■ **AIM OF THE TASK**:
Please extend the blog post on theater and global warming, starting right after its last line.

■ **EXTRACT TO READ**:
★ ★ ★ ★ ★ ★ ★

Saturday, August 25, 2012

How hard is it to use non-disposable cups?

Q: I am a theatre artist. How should I tackle Global Warming?

A: Let's start with the following idea. People hate global warming b/c it involves telling them to stop doing stuff. Stop consuming, stop travelling, stopusing disposable cups, stop having fun.

Fuck that.

So if you make a work about global warming (by which I mean "on the issue of global warming") you will be faced with two options, either getting it "right", and forecasting a slow slide into impending disaster of our own creation (or more likely going halfway towards this point, b/c it's scary), or getting it "wrong", and clouding this idea or suggesting it  is false, like Richard Bean did with The Heretic.

Q: Um, bad choices.

What are some other choices?

A: Well, of course, we could bury it in an allegory like the modernists did. But does that really work any more? Ionesco's Rhinosceros? Durrenmatt's The Visit? What text even these classics, can carry the tragedy of a political gridlock and national self-interest upheld by years of individualism and carefree consumption? What has adequate irony? Hamlet? ...Wicked?

★ ★ ★ ★ ★ ★ ★

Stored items
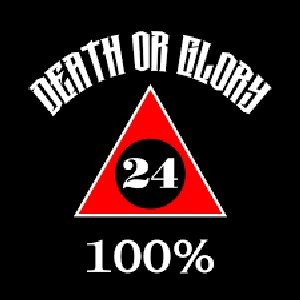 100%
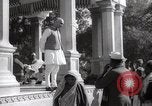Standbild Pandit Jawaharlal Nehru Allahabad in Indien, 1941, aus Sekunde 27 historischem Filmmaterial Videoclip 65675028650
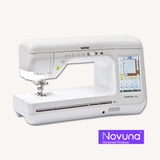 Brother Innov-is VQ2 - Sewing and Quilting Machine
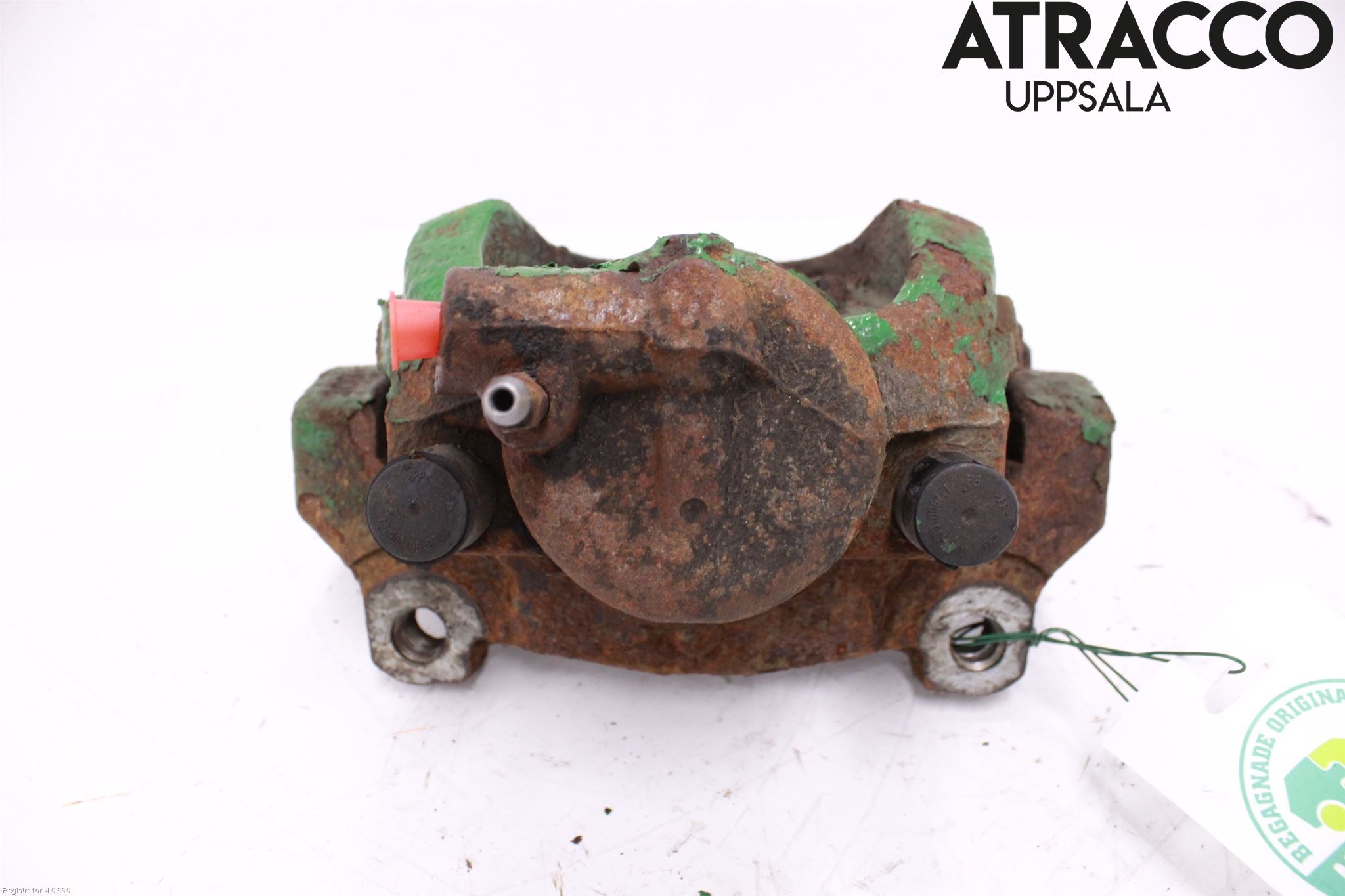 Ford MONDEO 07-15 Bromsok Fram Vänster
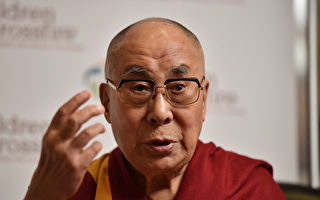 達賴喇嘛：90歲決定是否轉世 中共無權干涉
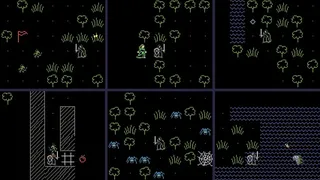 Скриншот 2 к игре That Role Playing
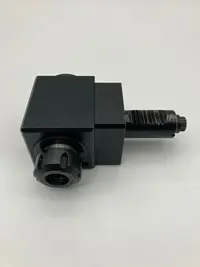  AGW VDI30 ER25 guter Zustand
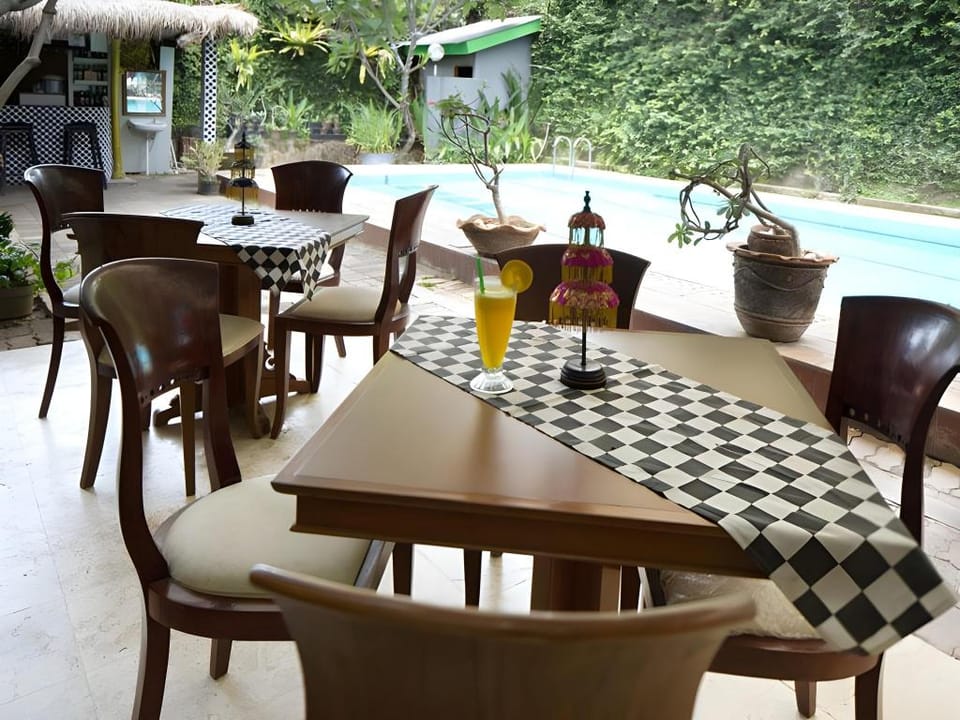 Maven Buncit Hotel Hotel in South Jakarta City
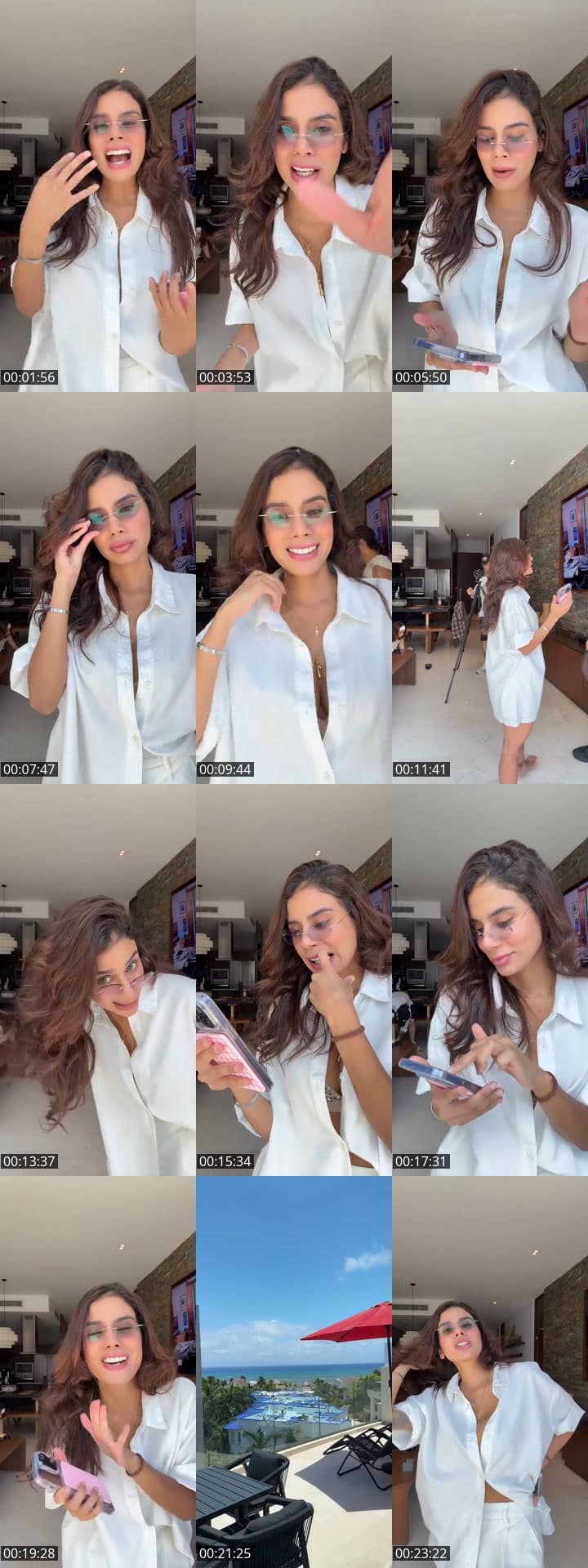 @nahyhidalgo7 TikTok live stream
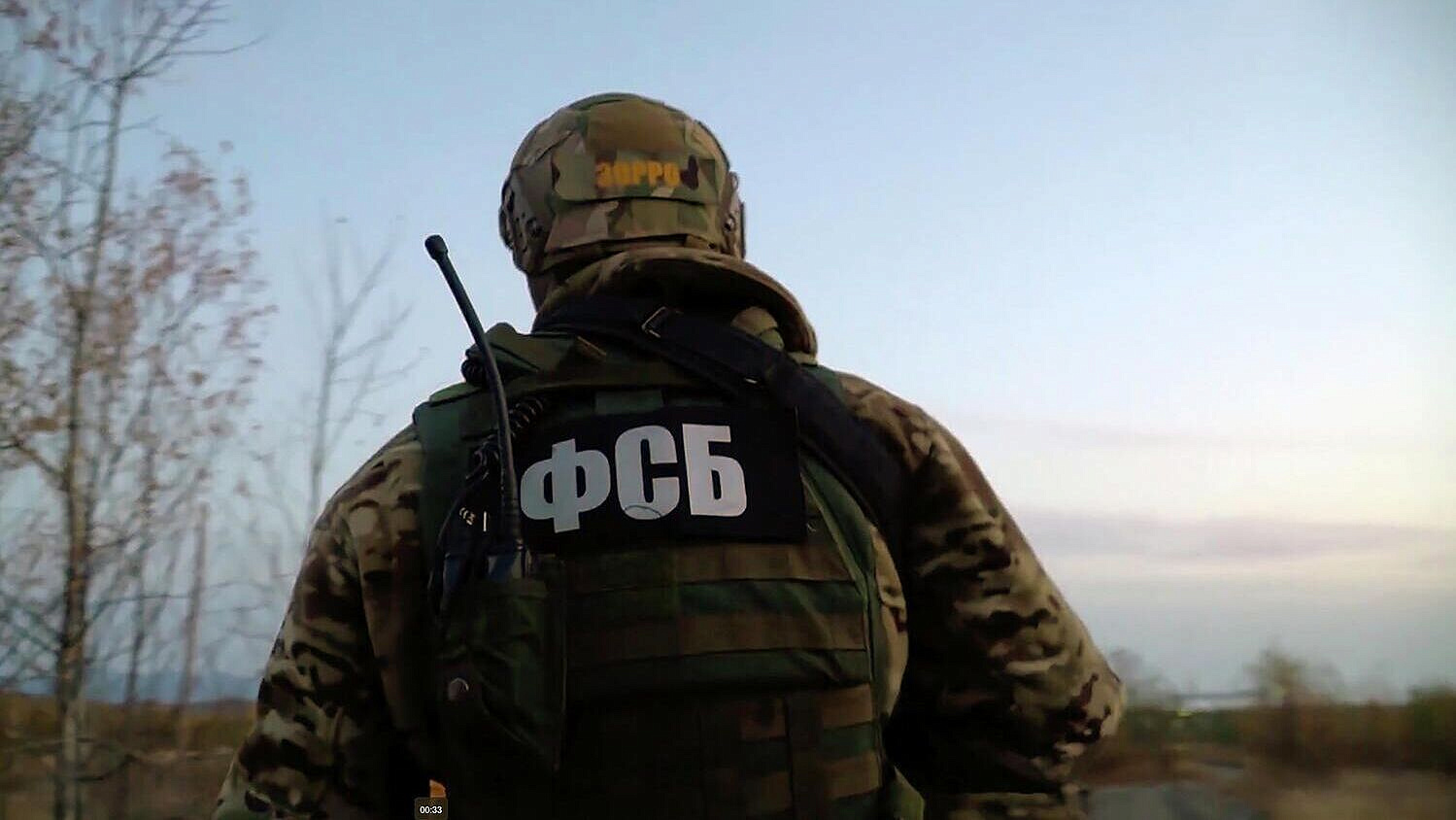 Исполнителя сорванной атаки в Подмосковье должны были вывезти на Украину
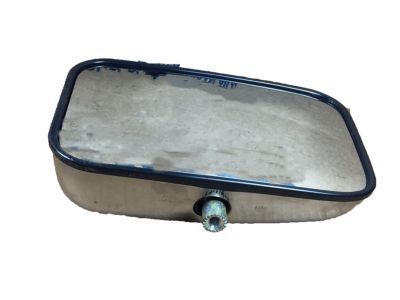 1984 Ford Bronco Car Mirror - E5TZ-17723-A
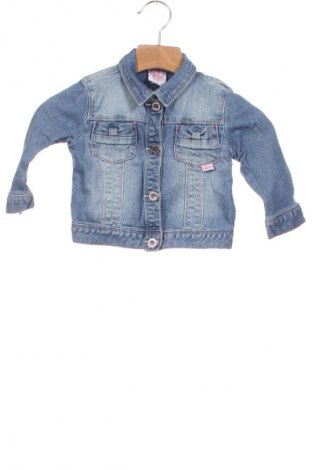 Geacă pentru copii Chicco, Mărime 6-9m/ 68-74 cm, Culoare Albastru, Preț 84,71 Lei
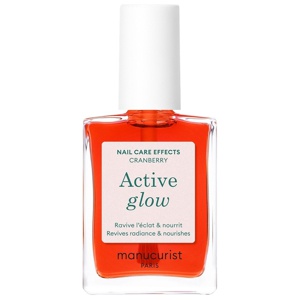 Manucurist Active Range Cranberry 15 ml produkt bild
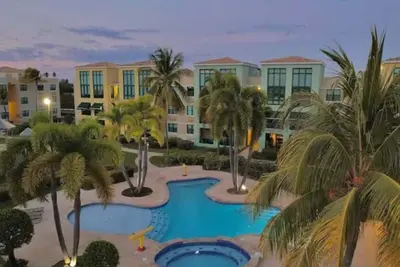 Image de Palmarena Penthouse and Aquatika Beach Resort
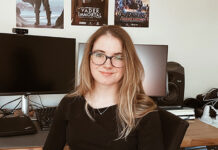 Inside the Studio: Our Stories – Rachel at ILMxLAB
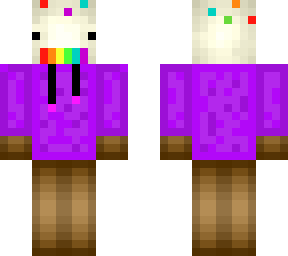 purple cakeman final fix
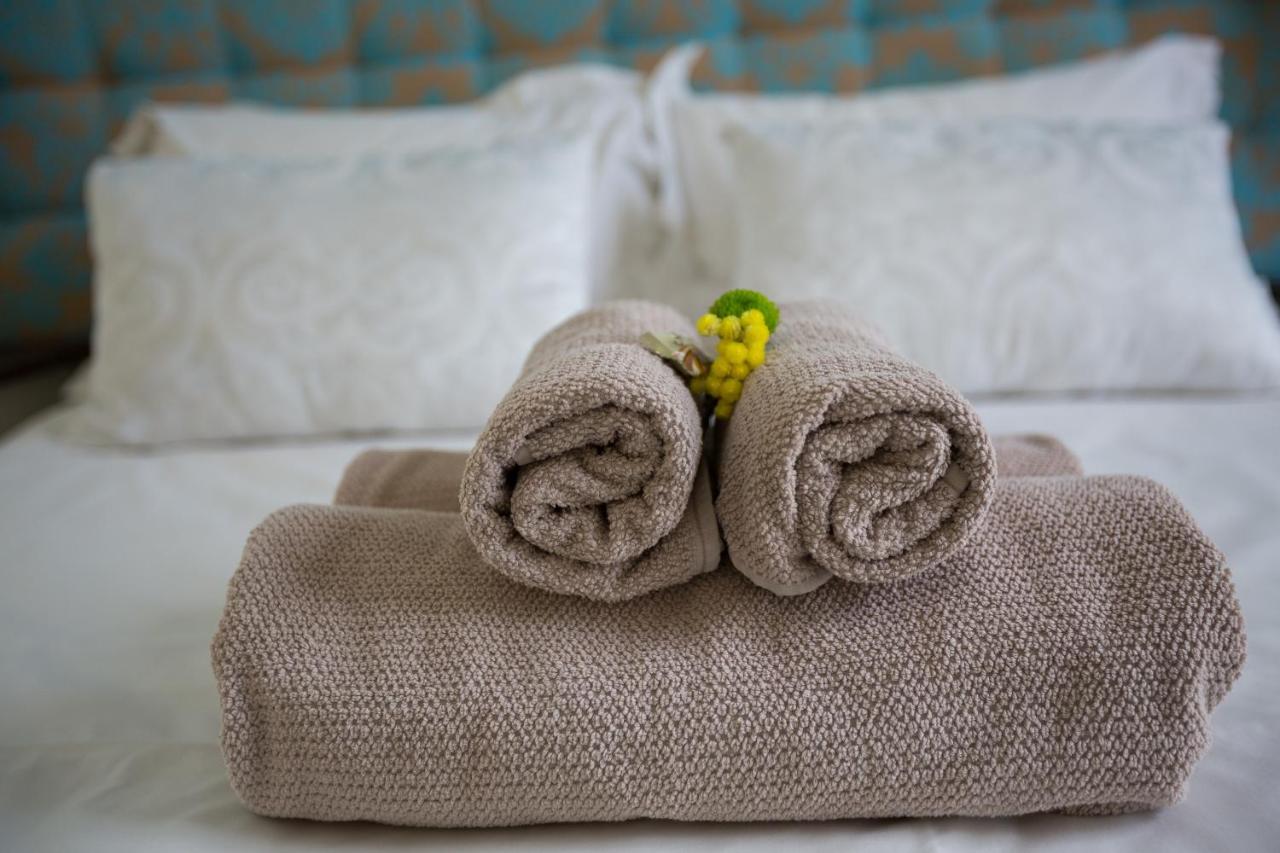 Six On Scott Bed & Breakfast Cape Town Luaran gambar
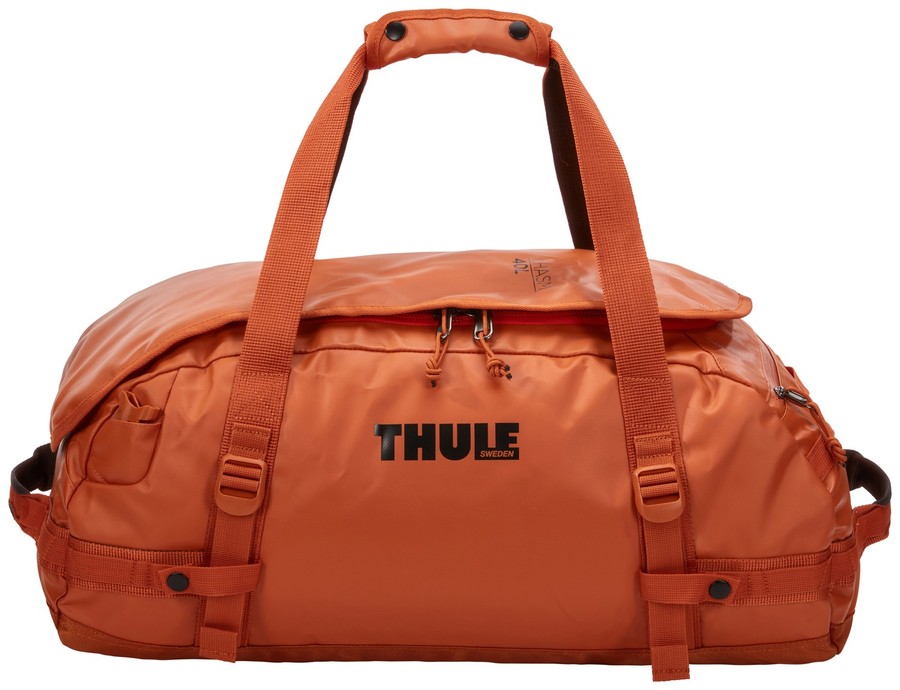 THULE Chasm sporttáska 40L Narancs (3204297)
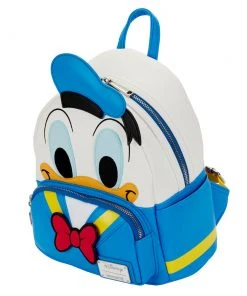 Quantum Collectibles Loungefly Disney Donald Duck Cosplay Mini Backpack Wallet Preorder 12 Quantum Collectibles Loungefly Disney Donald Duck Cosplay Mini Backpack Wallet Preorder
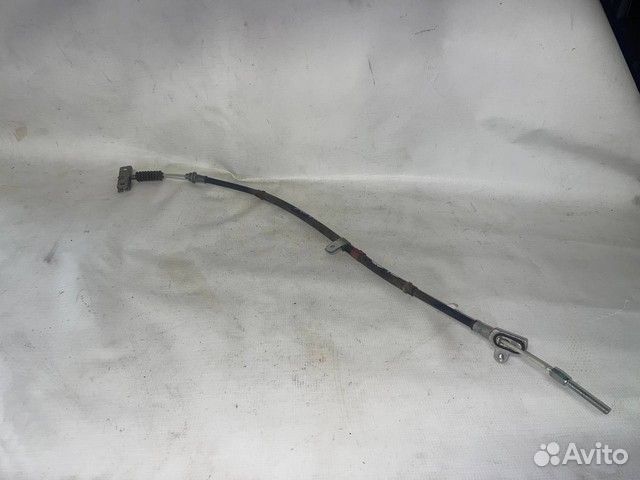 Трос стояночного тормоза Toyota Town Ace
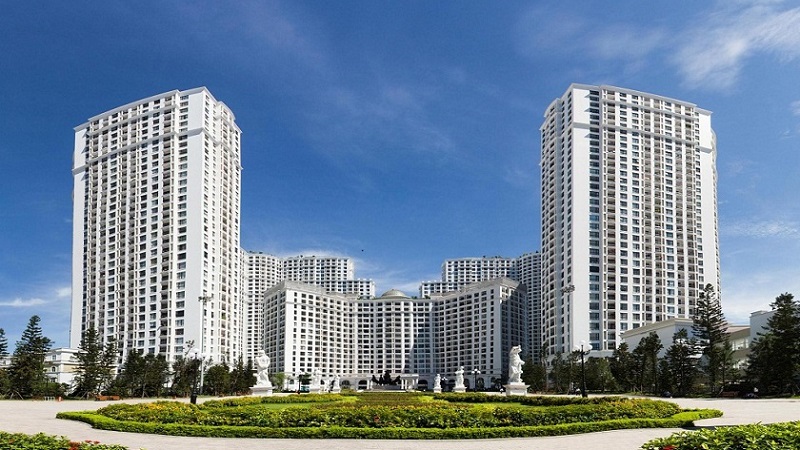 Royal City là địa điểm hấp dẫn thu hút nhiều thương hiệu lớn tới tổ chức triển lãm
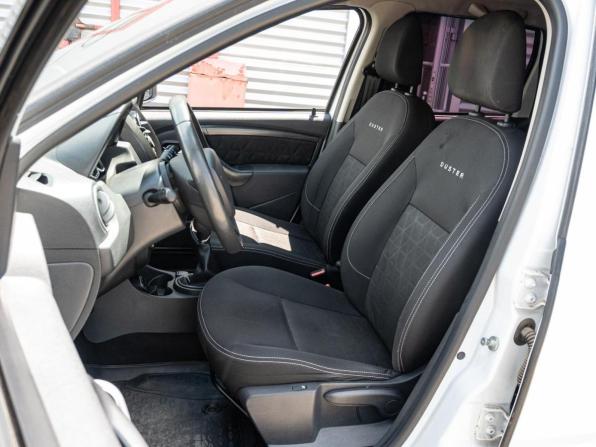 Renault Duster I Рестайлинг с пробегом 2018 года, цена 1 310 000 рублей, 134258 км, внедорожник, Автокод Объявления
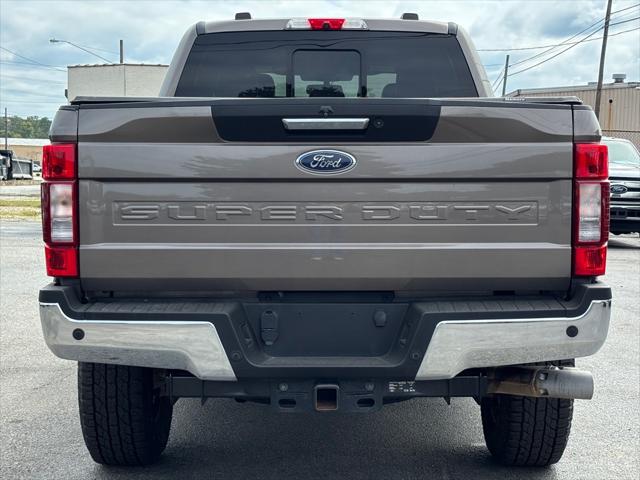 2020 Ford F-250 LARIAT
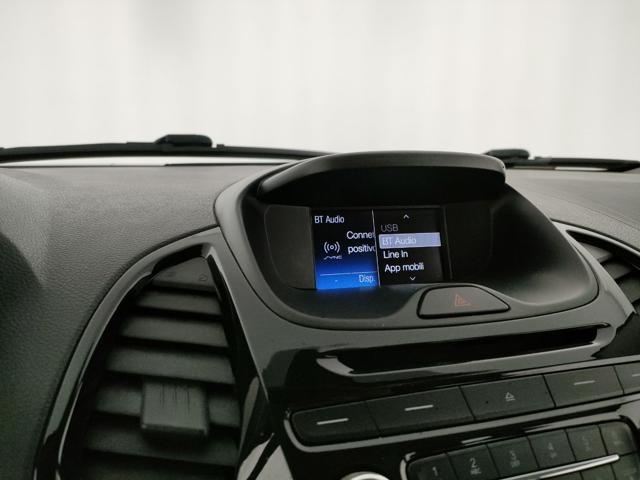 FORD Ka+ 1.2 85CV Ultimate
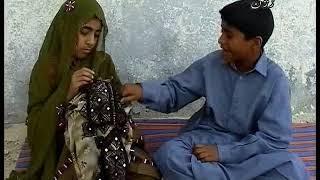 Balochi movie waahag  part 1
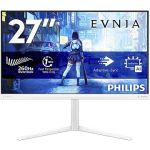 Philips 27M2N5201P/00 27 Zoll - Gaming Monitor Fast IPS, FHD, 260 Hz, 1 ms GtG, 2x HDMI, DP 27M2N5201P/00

★ ★ ★ ★ ★ ★ ★

■ **EXERCISE RESULT**:
No, I put it to you that it cannot be done. So we must take the other option, we must make a work that is not "about" global warming at all.

Let me for a moment re-examine the declaration from that great political mastermind Karl Rove, as relayed to journalist Ron Suskind:

The aide said that guys like me were "in what we call the reality-based community," which he defined as people who "believe that solutions emerge from your judicious study of discernible reality." ... "That's not the way the world really works anymore," he continued. "We're an empire now, and when we act, we create our own reality. And while you're studying that reality—judiciously, as you will—we'll act again, creating other new realities, which you can study too, and that's how things will sort out. We're history's actors…and you, all of you, will be left to just study what we do.

Ah, so it's the ACTION that creates the reality, according to Rove. All this discussion, as lovely and peaceful as it may be does not displace the power of action to create reality.

So as Hamlet says:

Be not too tame neither, but let your own discretion
be your tutor: suit the action to the word, the
word to the action
 

Thus it is not words themselves but the happy co-existence of word and action which generate impact.

Q: But how do I put action into a subject that, surely it must be engaged with, but it seems so... dialogue heavy?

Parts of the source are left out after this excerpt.